(begin)

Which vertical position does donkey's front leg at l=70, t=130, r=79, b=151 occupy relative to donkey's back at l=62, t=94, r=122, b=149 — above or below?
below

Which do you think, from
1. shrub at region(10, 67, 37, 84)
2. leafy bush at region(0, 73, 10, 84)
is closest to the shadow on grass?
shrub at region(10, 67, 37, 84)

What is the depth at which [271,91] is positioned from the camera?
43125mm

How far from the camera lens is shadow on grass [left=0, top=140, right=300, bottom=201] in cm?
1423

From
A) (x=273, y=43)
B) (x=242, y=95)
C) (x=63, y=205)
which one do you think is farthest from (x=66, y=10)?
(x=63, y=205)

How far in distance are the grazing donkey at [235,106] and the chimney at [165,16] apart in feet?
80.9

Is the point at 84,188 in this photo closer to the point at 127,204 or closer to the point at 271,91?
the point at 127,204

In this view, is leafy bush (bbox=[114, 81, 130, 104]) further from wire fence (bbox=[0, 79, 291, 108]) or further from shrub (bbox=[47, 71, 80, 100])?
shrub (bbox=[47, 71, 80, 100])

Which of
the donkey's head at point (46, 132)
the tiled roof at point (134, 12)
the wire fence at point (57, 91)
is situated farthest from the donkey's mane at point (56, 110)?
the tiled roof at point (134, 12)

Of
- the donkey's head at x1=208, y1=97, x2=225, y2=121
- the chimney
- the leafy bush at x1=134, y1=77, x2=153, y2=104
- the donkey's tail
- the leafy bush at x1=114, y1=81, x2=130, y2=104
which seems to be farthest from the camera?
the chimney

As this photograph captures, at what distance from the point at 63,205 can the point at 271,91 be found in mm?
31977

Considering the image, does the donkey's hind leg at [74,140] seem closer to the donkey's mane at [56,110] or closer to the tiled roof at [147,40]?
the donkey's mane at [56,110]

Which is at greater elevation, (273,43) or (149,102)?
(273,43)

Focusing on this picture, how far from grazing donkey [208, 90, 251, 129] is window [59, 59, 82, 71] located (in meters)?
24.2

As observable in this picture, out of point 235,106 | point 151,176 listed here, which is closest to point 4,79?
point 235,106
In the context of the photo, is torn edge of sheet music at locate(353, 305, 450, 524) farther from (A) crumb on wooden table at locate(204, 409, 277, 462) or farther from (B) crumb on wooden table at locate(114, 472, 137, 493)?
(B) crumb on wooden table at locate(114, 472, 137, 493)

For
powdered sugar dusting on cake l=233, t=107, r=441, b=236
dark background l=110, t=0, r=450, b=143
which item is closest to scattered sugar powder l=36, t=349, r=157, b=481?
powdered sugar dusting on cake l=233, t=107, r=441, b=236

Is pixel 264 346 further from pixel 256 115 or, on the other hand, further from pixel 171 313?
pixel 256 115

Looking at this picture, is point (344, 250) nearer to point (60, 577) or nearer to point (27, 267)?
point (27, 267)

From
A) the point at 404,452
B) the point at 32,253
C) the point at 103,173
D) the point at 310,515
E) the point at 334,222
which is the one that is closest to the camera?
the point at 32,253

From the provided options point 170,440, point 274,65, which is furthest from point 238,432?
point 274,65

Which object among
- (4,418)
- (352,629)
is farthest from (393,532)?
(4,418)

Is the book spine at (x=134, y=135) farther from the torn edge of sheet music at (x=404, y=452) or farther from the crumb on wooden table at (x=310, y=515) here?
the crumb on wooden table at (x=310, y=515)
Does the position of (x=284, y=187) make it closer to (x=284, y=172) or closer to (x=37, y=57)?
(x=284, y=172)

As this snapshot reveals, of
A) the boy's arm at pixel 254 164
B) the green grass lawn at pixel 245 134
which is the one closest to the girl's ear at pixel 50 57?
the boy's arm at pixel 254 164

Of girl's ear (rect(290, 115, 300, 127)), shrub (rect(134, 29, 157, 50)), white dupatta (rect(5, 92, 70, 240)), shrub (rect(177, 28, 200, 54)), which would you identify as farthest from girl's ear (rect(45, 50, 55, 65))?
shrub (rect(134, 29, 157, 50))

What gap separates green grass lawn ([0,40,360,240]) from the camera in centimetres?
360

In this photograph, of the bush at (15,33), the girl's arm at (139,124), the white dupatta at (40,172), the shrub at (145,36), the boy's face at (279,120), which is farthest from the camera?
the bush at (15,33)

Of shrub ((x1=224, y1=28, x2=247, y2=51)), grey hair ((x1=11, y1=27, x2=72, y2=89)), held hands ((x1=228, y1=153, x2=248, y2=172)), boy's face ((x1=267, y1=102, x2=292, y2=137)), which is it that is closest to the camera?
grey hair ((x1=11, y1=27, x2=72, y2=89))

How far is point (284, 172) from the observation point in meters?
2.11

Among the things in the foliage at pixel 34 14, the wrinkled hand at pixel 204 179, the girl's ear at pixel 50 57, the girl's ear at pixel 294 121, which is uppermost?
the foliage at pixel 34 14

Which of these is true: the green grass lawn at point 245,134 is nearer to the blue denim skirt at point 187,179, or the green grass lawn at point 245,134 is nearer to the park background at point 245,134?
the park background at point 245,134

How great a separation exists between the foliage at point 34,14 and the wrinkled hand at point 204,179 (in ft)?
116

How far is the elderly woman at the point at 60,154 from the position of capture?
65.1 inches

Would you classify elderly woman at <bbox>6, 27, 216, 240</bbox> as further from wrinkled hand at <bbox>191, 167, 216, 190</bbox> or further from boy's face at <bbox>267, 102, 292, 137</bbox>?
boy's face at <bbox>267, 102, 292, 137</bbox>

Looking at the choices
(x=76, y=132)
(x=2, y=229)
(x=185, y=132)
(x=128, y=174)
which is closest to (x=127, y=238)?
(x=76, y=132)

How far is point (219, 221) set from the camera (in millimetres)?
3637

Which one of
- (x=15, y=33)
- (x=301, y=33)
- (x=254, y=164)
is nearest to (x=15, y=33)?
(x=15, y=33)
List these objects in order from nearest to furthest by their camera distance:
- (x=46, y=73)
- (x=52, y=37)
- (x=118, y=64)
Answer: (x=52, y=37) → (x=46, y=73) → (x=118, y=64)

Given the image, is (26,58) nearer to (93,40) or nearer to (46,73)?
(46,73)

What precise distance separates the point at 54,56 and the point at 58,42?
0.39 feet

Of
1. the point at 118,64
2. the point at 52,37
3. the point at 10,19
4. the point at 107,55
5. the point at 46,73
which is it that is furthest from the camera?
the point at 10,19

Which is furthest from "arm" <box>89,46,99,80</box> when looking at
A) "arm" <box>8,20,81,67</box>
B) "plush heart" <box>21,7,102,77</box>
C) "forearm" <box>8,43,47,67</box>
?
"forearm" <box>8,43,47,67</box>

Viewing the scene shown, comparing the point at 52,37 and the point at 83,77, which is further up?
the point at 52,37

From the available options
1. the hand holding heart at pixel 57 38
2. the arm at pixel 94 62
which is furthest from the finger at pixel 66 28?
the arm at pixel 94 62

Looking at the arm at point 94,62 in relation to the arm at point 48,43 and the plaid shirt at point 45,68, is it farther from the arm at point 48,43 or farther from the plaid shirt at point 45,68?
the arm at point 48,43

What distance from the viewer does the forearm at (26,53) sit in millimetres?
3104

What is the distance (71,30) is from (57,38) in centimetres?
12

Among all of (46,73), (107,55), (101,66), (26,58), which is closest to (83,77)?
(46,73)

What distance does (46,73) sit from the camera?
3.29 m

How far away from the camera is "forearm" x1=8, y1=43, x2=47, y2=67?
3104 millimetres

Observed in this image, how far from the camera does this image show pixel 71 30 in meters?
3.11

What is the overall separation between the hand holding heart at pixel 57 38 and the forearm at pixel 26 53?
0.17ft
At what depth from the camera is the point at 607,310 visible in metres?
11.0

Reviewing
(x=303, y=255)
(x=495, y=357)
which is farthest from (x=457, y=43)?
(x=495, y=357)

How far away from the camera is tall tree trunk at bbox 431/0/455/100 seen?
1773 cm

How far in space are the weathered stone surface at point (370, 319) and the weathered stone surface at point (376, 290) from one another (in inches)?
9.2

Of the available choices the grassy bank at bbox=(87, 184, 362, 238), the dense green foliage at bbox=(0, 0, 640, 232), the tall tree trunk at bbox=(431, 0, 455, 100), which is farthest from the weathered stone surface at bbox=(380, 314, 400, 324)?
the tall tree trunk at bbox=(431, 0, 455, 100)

(end)

AIM OF THE EXERCISE: Reproduce the records above verbatim, starting at the line that contains "What is the distance" and continuing through the last line of the records, both ends included.

TASK RESPONSE:
What is the distance (71,30) is from (57,38) in centimetres?
12

Among all of (46,73), (107,55), (101,66), (26,58), which is closest to (83,77)?
(46,73)

What distance does (46,73) sit from the camera?
3.29 m

How far away from the camera is "forearm" x1=8, y1=43, x2=47, y2=67?
3104 millimetres

Observed in this image, how far from the camera does this image show pixel 71 30 in meters?
3.11

What is the overall separation between the hand holding heart at pixel 57 38 and the forearm at pixel 26 53?
0.17ft
At what depth from the camera is the point at 607,310 visible in metres?
11.0

Reviewing
(x=303, y=255)
(x=495, y=357)
which is farthest from (x=457, y=43)?
(x=495, y=357)

How far away from the camera is tall tree trunk at bbox 431/0/455/100 seen?
1773 cm

How far in space are the weathered stone surface at point (370, 319) and the weathered stone surface at point (376, 290) from one another (in inches)?
9.2

Of the available choices the grassy bank at bbox=(87, 184, 362, 238), the dense green foliage at bbox=(0, 0, 640, 232), the tall tree trunk at bbox=(431, 0, 455, 100), which is farthest from the weathered stone surface at bbox=(380, 314, 400, 324)?
the tall tree trunk at bbox=(431, 0, 455, 100)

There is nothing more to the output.